让我们定义一些辅助函数来可视化图像、提示和分割结果。

def show_mask(mask, ax, random_color=False):
    if random_color:
        color = np.concatenate([np.random.random(3), np.array([0.6])], axis=0)
    else:
        color = np.array([30 / 255, 144 / 255, 255 / 255, 0.6])
    h, w = mask.shape[-2:]
    mask_image = mask.reshape(h, w, 1) * color.reshape(1, 1, -1)
    ax.imshow(mask_image)


def show_points(coords, labels, ax, marker_size=375):
    pos_points = coords[labels == 1]
    neg_points = coords[labels == 0]
    ax.scatter(
        pos_points[:, 0],
        pos_points[:, 1],
        color="green",
        marker="*",
        s=marker_size,
        edgecolor="white",
        linewidth=1.25,
    )
    ax.scatter(
        neg_points[:, 0],
        neg_points[:, 1],
        color="red",
        marker="*",
        s=marker_size,
        edgecolor="white",
        linewidth=1.25,
    )


def show_box(box, ax):
    box = box.reshape(-1)
    x0, y0 = box[0], box[1]
    w, h = box[2] - box[0], box[3] - box[1]
    ax.add_patch(
        plt.Rectangle((x0, y0), w, h, edgecolor="green", facecolor=(0, 0, 0, 0), lw=2)
    )


def inference_resizing(image, pad=True):
    # Compute Preprocess Shape
    image = ops.cast(image, dtype="float32")
    old_h, old_w = image.shape[0], image.shape[1]
    scale = 1024 * 1.0 / max(old_h, old_w)
    new_h = old_h * scale
    new_w = old_w * scale
    preprocess_shape = int(new_h + 0.5), int(new_w + 0.5)

    # Resize the image
    image = ops.image.resize(image[None, ...], preprocess_shape)[0]

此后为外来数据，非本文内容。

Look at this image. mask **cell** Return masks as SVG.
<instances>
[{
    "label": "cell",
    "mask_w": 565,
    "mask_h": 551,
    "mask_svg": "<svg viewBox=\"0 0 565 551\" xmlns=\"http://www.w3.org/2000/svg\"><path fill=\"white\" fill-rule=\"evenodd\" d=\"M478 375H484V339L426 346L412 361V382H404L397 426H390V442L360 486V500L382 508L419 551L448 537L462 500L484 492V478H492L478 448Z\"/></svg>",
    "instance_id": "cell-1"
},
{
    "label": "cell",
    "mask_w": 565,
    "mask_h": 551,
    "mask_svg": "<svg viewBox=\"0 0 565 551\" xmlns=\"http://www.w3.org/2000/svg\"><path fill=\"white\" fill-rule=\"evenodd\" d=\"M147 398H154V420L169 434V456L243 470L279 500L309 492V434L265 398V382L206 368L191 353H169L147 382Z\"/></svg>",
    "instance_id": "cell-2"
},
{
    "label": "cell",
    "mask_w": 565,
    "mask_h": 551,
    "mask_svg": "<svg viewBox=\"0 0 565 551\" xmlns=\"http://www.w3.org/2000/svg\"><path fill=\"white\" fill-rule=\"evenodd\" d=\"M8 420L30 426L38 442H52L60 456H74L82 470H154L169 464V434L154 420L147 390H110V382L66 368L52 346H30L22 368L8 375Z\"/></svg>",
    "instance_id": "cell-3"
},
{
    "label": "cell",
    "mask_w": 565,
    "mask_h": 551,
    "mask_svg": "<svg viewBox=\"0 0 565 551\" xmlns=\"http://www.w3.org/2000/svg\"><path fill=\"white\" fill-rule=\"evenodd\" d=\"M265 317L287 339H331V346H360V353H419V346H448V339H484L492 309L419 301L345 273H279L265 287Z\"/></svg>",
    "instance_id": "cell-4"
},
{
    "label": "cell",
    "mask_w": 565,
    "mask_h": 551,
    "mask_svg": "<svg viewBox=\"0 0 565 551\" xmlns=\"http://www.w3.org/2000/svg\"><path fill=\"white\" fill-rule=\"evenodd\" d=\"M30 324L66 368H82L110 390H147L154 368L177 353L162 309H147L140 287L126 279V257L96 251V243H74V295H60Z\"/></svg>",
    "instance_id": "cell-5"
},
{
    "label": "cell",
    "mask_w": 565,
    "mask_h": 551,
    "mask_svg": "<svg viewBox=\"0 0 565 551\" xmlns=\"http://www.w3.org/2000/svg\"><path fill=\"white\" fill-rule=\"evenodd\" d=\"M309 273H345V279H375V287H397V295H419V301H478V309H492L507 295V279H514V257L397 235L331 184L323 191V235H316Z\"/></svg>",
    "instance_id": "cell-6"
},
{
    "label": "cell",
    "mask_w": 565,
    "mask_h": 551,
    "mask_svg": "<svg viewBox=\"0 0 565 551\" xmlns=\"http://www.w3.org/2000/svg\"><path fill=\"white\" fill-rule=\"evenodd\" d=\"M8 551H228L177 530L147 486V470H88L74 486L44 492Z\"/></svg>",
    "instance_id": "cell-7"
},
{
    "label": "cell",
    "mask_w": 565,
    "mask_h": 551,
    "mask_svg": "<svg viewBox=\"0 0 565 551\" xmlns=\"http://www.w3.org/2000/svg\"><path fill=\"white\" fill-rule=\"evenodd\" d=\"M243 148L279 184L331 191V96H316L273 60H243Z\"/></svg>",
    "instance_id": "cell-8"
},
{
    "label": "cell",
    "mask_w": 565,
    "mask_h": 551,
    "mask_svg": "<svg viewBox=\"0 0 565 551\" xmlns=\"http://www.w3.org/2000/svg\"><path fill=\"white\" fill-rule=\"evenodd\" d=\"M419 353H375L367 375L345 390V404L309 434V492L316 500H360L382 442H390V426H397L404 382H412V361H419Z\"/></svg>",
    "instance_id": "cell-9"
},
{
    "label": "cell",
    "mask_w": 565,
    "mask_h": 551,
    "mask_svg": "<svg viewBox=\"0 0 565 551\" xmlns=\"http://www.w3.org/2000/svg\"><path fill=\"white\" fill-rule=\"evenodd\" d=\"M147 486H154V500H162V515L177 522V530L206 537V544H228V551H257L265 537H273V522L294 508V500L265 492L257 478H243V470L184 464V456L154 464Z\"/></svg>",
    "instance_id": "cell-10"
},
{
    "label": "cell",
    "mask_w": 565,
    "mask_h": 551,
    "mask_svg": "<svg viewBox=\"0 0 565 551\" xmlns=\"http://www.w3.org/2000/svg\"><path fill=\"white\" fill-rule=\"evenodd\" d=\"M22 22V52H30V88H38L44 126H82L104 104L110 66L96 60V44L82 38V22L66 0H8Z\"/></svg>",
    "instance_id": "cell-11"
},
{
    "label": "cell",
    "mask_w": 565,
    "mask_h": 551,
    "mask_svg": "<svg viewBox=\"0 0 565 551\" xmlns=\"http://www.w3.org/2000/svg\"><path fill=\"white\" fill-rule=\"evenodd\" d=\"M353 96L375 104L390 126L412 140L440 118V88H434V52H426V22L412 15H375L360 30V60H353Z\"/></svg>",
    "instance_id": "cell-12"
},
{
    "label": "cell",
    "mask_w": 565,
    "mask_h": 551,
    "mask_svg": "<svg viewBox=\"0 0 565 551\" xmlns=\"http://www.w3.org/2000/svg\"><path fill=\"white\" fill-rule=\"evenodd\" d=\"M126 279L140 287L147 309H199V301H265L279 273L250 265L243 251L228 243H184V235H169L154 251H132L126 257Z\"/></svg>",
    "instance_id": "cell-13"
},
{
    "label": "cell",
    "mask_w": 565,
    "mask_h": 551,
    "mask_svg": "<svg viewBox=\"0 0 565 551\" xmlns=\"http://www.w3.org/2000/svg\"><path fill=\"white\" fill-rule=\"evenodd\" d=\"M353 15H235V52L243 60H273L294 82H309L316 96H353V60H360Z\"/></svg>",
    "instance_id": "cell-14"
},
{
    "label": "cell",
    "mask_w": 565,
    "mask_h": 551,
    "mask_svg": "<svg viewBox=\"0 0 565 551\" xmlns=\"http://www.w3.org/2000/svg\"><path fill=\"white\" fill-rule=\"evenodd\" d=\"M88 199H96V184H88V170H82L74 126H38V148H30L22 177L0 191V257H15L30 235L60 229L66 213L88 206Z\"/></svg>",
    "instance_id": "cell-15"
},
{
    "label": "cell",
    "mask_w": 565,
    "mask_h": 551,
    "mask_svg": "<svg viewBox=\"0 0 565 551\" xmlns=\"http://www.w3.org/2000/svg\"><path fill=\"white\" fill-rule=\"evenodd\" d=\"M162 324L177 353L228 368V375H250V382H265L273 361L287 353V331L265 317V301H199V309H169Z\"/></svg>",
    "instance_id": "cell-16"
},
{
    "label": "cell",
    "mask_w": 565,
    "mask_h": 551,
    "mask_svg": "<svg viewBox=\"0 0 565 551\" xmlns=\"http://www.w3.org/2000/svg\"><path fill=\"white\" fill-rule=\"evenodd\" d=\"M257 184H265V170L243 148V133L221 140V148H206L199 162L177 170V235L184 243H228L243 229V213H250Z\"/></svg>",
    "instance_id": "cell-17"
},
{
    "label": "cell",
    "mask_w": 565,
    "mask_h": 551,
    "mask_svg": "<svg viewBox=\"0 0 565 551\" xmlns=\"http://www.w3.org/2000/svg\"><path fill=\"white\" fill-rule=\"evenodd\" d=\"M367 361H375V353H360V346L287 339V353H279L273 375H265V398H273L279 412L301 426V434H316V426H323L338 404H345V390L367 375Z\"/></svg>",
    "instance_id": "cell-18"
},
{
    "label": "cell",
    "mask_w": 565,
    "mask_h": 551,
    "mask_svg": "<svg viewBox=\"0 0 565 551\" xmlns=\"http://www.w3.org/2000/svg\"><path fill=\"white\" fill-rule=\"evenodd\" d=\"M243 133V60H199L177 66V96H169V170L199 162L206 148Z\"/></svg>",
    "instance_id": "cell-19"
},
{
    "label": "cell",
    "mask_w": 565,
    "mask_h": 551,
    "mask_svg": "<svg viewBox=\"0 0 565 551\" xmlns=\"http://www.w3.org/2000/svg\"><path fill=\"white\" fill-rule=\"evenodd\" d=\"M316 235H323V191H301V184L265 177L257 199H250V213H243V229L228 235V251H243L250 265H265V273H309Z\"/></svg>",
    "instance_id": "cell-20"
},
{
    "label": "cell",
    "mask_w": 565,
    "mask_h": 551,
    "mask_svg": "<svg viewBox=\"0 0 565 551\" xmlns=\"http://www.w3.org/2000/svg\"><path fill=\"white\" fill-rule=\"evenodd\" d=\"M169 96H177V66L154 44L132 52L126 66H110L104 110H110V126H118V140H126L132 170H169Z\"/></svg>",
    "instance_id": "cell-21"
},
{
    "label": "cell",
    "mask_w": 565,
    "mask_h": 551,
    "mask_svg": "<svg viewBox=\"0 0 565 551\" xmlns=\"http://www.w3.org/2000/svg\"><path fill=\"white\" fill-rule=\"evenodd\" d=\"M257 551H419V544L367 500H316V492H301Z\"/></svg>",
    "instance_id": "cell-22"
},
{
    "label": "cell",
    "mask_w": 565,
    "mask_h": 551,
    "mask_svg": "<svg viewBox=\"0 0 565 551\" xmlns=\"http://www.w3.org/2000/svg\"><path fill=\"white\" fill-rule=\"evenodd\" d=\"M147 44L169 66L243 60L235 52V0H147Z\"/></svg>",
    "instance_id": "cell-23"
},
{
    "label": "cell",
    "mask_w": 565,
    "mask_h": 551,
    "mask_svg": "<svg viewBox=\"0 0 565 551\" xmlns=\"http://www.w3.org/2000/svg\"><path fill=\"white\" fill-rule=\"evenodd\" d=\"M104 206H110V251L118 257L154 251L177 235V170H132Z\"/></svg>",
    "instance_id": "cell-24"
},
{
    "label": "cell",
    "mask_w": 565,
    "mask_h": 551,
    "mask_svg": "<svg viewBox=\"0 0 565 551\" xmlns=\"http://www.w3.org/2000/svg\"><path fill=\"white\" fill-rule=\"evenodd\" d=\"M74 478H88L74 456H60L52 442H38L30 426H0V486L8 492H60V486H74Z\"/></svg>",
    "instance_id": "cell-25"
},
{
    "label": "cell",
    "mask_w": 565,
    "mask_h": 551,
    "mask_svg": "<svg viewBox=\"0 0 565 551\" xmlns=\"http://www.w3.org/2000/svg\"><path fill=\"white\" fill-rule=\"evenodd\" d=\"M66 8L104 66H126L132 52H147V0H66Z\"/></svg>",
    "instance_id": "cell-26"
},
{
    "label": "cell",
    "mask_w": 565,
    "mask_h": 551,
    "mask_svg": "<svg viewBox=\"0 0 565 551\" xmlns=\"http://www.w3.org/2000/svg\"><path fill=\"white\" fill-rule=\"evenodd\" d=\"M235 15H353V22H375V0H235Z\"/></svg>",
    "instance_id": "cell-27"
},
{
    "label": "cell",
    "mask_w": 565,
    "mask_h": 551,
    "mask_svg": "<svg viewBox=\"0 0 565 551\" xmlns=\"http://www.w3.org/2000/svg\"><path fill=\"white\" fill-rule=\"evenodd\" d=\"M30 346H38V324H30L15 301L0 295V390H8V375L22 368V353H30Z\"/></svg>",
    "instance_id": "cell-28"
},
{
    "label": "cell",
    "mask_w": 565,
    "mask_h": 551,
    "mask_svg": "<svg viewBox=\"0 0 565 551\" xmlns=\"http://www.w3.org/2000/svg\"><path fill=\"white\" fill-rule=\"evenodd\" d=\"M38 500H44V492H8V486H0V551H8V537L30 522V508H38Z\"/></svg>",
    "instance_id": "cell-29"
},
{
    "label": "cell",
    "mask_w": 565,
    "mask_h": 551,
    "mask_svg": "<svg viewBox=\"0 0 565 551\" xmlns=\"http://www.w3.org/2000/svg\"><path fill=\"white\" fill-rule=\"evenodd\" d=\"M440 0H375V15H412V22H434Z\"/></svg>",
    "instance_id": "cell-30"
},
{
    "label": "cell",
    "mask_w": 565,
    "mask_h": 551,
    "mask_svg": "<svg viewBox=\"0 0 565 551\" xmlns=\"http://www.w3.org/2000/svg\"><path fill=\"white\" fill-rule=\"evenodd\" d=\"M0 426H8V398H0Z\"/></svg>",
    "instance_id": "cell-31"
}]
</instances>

    # Pad the shorter side
    if pad:
        pixel_mean = ops.array([123.675, 116.28, 103.53])
        pixel_std = ops.array([58.395, 57.12, 57.375])
        image = (image - pixel_mean) / pixel_std
        h, w = image.shape[0], image.shape[1]
        pad_h = 1024 - h
        pad_w = 1024 - w
        image = ops.pad(image, [(0, pad_h), (0, pad_w), (0, 0)])
        # KerasHub now rescales the images and normalizes them.
        # Just unnormalize such that when KerasHub normalizes them
        # again, the padded values map to 0.
        image = image * pixel_std + pixel_mean
    return image

获取预训练的 SAM 模型

我们可以使用 KerasHub 的 from_preset 工厂方法初始化一个已训练的 SAM 模型。这里,我们使用在 SA-1B 数据集上训练的大型 ViT 主干 (sam_huge_sa1b) 来获得高质量的分割遮罩。你也可以使用 sam_large_sa1bsam_base_sa1b 中的一个来获得更好的性能(但会降低分割遮罩的质量)。

model = keras_hub.models.SAMImageSegmenter.from_preset("sam_huge_sa1b")
Downloading from https://www.kaggle.com/api/v1/models/kerashub/sam/keras/sam_huge_sa1b/2/download/config.json...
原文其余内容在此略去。